Etheremon, consistently near the top of dappradar’s most popular blockchain games, gives players the opportunity to train their Mons (fierce little monsters that you can take into battles). Many play the game with the intention to level up their Mons and sell them to another player at a profit. By playing the game, players create value in their assets.

We saw a pretty remarkable event happen in the early days of CryptoRome related to this idea. Player 1 developed his profile, spent a good amount of money and countless hours in building his assets while improving his status in CryptoRome. He built quite the portfolio and recognition among the community. Along comes Player 2 who started playing the game and wanted what Player 1 had (and possibly more). Instead of taking the same path as Player 1, he simply purchased all of Player 1’s assets. This is the win-win scenario, as far as value is concerned, that is promised by blockchain games. The time and resources spent in the game by Player 1 is rewarded at a profit (the total exchange was worth 25 ETH / ~$6k at the time). Player 2 meanwhile, with one transaction gained significant assets and resources into his account and moved his way into a strong position of power in the game. Both players walked away happy with this fair exchange of value. We, the game developers, were even more excited to see Player 1 jump back into the game and start building up a new inventory of assets.

3. Increase the utility of tokens: in-game and cross-game

The final lever in building game asset value is introducing new ways to utilize an asset both within the game and with other games.

When someone purchases an asset in a game, they purchase it with the understanding of what the asset allows them to do. That is a convoluted way of saying they know what they get when they buy it. It allows them to play the game: to grow resources, to dress up their digital cat or field a team. Whatever the use, they have a clear reason for purchasing it. In addition, going back to the idea of hyping a game, players may also want to purchase an item based on the promise or expectation of what that item will deliver in the future.

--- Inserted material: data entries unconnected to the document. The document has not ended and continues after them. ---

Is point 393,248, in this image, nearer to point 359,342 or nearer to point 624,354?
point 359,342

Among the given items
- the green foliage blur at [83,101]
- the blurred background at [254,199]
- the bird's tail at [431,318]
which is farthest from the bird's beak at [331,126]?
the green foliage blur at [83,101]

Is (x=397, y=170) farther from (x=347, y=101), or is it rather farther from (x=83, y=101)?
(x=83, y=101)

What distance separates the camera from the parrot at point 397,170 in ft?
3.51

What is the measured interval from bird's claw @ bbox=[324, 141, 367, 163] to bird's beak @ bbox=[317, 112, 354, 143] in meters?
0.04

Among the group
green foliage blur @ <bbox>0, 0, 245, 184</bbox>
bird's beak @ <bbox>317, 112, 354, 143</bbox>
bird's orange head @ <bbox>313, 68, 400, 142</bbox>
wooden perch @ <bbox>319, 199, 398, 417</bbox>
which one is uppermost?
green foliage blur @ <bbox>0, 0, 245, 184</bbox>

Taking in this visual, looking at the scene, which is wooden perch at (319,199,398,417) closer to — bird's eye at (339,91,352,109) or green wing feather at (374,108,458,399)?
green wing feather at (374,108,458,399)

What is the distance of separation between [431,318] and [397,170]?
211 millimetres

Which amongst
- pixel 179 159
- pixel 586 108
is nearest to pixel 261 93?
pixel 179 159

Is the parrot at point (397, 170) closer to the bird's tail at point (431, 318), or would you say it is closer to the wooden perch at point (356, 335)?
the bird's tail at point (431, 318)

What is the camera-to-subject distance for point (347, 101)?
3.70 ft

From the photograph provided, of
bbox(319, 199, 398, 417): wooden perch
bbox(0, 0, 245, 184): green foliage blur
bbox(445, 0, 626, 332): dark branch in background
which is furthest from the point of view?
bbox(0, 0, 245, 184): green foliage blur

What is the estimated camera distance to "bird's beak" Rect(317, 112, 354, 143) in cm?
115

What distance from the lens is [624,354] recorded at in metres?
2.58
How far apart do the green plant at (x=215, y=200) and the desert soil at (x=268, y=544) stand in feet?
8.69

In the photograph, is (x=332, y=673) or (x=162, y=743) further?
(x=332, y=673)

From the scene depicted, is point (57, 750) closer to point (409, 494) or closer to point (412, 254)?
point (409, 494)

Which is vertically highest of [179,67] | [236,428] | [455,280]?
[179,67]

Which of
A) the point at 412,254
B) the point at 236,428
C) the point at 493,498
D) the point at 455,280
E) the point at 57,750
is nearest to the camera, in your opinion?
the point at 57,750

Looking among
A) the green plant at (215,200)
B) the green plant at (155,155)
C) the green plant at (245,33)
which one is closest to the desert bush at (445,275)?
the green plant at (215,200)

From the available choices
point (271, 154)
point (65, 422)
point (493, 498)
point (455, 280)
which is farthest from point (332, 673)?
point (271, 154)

As the game develops, there are opportunities for game developers to create new ways to use these assets. This delivers increased value to the assets while extending the life and value of the game. Both players and game developers gain value when an asset can be used in new ways.

What’s even more interesting with blockchain gaming is developing ways to use assets across games. When an item purchased in one game can be used in another game, it brings increased utility of the item thereby increasing its value. This is all made possible as a result of the transparency and decentralized nature of blockchain gaming. From a game developer perspective, it opens up your game to a new audience while making your in-game assets more valuable. These cross-game digital assets now warrant a higher price point if you can use it across different games. From a player perspective, that purchased asset instantly becomes more valuable because you now can play two (or more!) games with the same item.

In CryptoRome, we partnered with CryptoHorse, another blockchain game where you can buy, sell, collect, breed & race horses. Together, we developed 50 unique General-class horses in CryptoHorse. When brought into CryptoRome, these horses become Roman War Horses. We didn’t stop there. All of the regular CryptoHorses can be used in CryptoRome as Light Cavalry. It’s the same token used in multiple games. This puts the power and opportunity of public smart contracts on display. Traditional, centralized gaming companies cannot create a similar experience nor create value in the same way.

Blockchain gaming has a long way to go before it can rival mainstream games. For blockchain games to make the leap forward, it must play to its strengths. Focus on value creation with the assets that exist in the game. It is the most clear competitive advantage and will be the reason more and more games will be built on blockchain technology.